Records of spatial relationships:
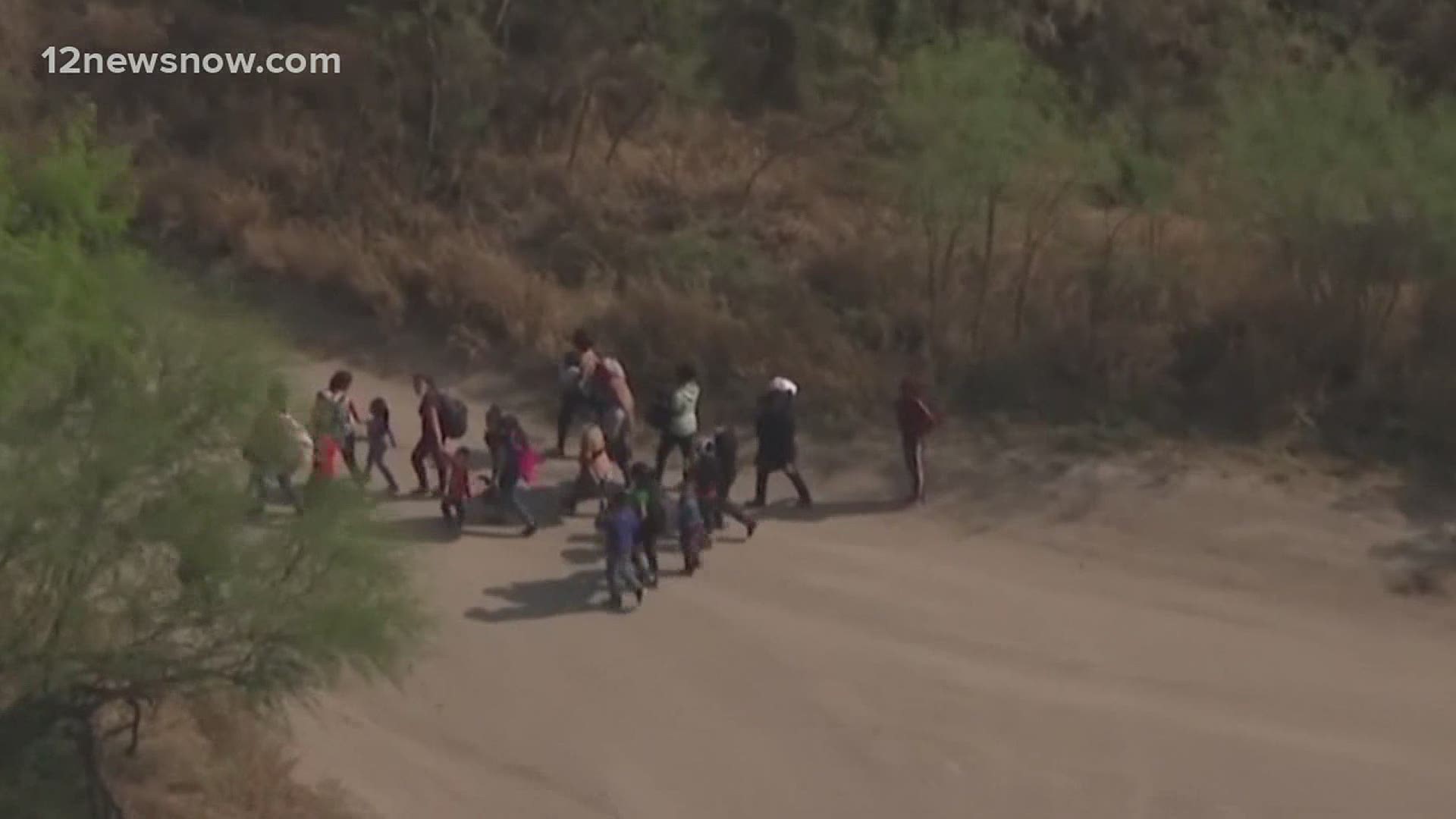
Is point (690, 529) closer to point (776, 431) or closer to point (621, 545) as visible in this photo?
point (621, 545)

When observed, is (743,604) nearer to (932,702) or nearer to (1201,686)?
(932,702)

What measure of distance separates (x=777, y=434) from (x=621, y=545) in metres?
2.62

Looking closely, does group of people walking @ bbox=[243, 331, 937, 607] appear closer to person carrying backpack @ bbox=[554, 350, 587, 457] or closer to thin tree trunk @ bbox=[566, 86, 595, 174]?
person carrying backpack @ bbox=[554, 350, 587, 457]

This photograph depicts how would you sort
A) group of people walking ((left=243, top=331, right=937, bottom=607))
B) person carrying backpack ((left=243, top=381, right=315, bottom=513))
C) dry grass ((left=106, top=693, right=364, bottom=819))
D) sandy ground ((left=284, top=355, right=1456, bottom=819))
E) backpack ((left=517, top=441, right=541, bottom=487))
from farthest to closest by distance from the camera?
backpack ((left=517, top=441, right=541, bottom=487))
group of people walking ((left=243, top=331, right=937, bottom=607))
sandy ground ((left=284, top=355, right=1456, bottom=819))
dry grass ((left=106, top=693, right=364, bottom=819))
person carrying backpack ((left=243, top=381, right=315, bottom=513))

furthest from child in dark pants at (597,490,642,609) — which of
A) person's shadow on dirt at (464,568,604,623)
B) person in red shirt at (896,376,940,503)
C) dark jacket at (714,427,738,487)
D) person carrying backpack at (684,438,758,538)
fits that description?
person in red shirt at (896,376,940,503)

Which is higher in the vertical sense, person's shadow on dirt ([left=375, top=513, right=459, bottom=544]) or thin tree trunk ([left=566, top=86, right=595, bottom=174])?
thin tree trunk ([left=566, top=86, right=595, bottom=174])

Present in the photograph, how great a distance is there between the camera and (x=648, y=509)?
20297 mm

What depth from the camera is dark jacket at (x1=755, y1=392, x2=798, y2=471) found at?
22.0 m

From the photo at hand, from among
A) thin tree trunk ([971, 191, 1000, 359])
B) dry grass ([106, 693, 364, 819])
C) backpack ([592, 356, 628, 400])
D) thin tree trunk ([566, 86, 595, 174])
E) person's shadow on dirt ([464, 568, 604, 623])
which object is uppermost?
thin tree trunk ([566, 86, 595, 174])

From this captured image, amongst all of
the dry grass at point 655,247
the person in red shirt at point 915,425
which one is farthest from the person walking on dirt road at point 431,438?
the person in red shirt at point 915,425

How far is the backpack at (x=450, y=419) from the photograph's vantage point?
21812 mm

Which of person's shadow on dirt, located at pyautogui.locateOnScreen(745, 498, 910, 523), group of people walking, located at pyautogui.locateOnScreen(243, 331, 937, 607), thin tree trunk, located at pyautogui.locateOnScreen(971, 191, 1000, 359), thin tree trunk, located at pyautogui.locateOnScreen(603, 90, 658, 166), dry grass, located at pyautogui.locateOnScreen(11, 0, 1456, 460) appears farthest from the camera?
thin tree trunk, located at pyautogui.locateOnScreen(603, 90, 658, 166)

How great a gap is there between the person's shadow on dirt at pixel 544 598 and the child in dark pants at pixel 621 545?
256mm

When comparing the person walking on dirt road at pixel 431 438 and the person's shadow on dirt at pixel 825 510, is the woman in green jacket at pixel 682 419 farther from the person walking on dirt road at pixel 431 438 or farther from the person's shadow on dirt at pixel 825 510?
the person walking on dirt road at pixel 431 438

-- WHAT TO PRODUCE --
Reproduce the records above verbatim, omitting the pictures.

-- SOLUTION TO THE EXERCISE --
Is point (690, 529) closer to point (776, 431) or closer to point (621, 545) as visible in this photo?
point (621, 545)

When observed, is (743,604) nearer to (932,702) or nearer to (1201,686)?
(932,702)

What measure of distance separates (x=777, y=434) from (x=621, y=545) in metres?
2.62

Looking closely, does group of people walking @ bbox=[243, 331, 937, 607] appear closer to person carrying backpack @ bbox=[554, 350, 587, 457] or closer to thin tree trunk @ bbox=[566, 86, 595, 174]?
person carrying backpack @ bbox=[554, 350, 587, 457]

This photograph depicts how would you sort
A) group of people walking ((left=243, top=331, right=937, bottom=607))
B) person carrying backpack ((left=243, top=381, right=315, bottom=513))
C) dry grass ((left=106, top=693, right=364, bottom=819))
D) sandy ground ((left=284, top=355, right=1456, bottom=819))
E) backpack ((left=517, top=441, right=541, bottom=487))
from farthest to closest by distance from the camera?
backpack ((left=517, top=441, right=541, bottom=487))
group of people walking ((left=243, top=331, right=937, bottom=607))
sandy ground ((left=284, top=355, right=1456, bottom=819))
dry grass ((left=106, top=693, right=364, bottom=819))
person carrying backpack ((left=243, top=381, right=315, bottom=513))

furthest from child in dark pants at (597,490,642,609) — which of
A) person's shadow on dirt at (464,568,604,623)
B) person in red shirt at (896,376,940,503)
C) dark jacket at (714,427,738,487)
D) person carrying backpack at (684,438,758,538)
fits that description?
person in red shirt at (896,376,940,503)

Which is higher in the vertical sense, person's shadow on dirt ([left=375, top=513, right=459, bottom=544]) or thin tree trunk ([left=566, top=86, right=595, bottom=174])?
thin tree trunk ([left=566, top=86, right=595, bottom=174])

Present in the photograph, how great a distance is there between the camera and (x=648, y=509)?
20297 mm

What depth from the camera is dark jacket at (x1=755, y1=392, x2=798, y2=471) found at?
22.0 m

From the photo at hand, from among
A) thin tree trunk ([971, 191, 1000, 359])
B) dry grass ([106, 693, 364, 819])
C) backpack ([592, 356, 628, 400])
D) thin tree trunk ([566, 86, 595, 174])
E) person's shadow on dirt ([464, 568, 604, 623])
which object is uppermost?
thin tree trunk ([566, 86, 595, 174])

From this captured image, amongst all of
the dry grass at point 655,247
the person in red shirt at point 915,425
which one is farthest from the person walking on dirt road at point 431,438?
the person in red shirt at point 915,425

How far is the backpack at (x=450, y=419) from the photograph's vantage point?
21812 mm

Which of person's shadow on dirt, located at pyautogui.locateOnScreen(745, 498, 910, 523), group of people walking, located at pyautogui.locateOnScreen(243, 331, 937, 607), thin tree trunk, located at pyautogui.locateOnScreen(971, 191, 1000, 359), thin tree trunk, located at pyautogui.locateOnScreen(603, 90, 658, 166), dry grass, located at pyautogui.locateOnScreen(11, 0, 1456, 460) appears farthest from the camera?
thin tree trunk, located at pyautogui.locateOnScreen(603, 90, 658, 166)

How great a gap is there between the person's shadow on dirt at pixel 544 598 and the child in dark pants at pixel 621 545?
256mm

When comparing the person walking on dirt road at pixel 431 438 and the person's shadow on dirt at pixel 825 510, is the woman in green jacket at pixel 682 419 farther from the person walking on dirt road at pixel 431 438 or farther from the person's shadow on dirt at pixel 825 510?
the person walking on dirt road at pixel 431 438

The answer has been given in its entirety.